Another micro-bus pulls up, we’re only a few parties back now. Nope. Gone. This time I actually chuckle. Just wait I think…trust and wait. No taxis appear for a couple of minutes. I bury worry without eulogizing it. Then four vehicles slide into view around the turn. Three wee cars and a van at the end. I can’t sort the groups in front of us in line. We all surge forward and the other travelers veer toward their chosen car. No one takes the van. Its the only one left and so are we. Provided. Just for us. No pushing, no shoving, no shouting. The right one at the right moment, perfect timing. We pile in with room to spare, our luggage easily stowed in the back. God is good. He knows our need.
That was November 27th, at the end of our second day in Australia and still just the very start of the trip. God’s provision of a taxi at exactly the right time helped me relax and enjoy the rest of the week. Even on the mornings we ran late due to traffic, got lost on unfamiliar roads or simply tried to find parking, I knew God would take care of us.
In the tropics of the western Pacific where we stayed, it is just heading into the monsoon season. The forecast was for rain every day. And it did rain, but never interfered with our activities. In fact our best day on the Great Barrier Reef started in the pouring rain at the wharf. By the time we reached the reef some 20 miles off shore it was partly cloudy and smooth as glass. So smooth in fact that the boat crew noted that the sea is only this glassy about one month out of the year. Thanks Lord! Rays, sharks, giant clams, christmas tree worms, multi-hued fan and staghorn coral, parrot fish, clown fish and so many more I couldn’t possibly name. Our three days on the reef were amazing.
During our last snorkel stop of the week we decided to take one more swim around. Luke started hooting through his snorkel and then out of the blue deep a large sea turtle appeared heading right for us. We swam right above it for a good ways before it left us behind with a quick sweep of its flippers. So cool! I’d asked the Father to give us a memorable moment on the reef. Several guides said they’d gone years without seeing a turtle of that size up close. And it came when all five of us were in the same group instead of split off in pairs and trios. Again, perfect timing.

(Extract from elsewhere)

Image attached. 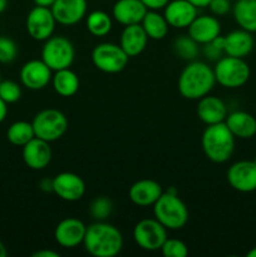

The nine days in Australia ended all too soon and we found ourselves on the plane to Auckland. My tickets plainly said “meals available for purchase” but as we boarded the flight attendant looked at our boarding passes and said, “Oh you have “the works” on your tickets. That means you get free food and drinks.” Again, thanks Father. I hadn’t asked for or paid for any upgrades. Provision.
Timing and Provision.
Be Gone, B-9, Be Healed…its a way of life!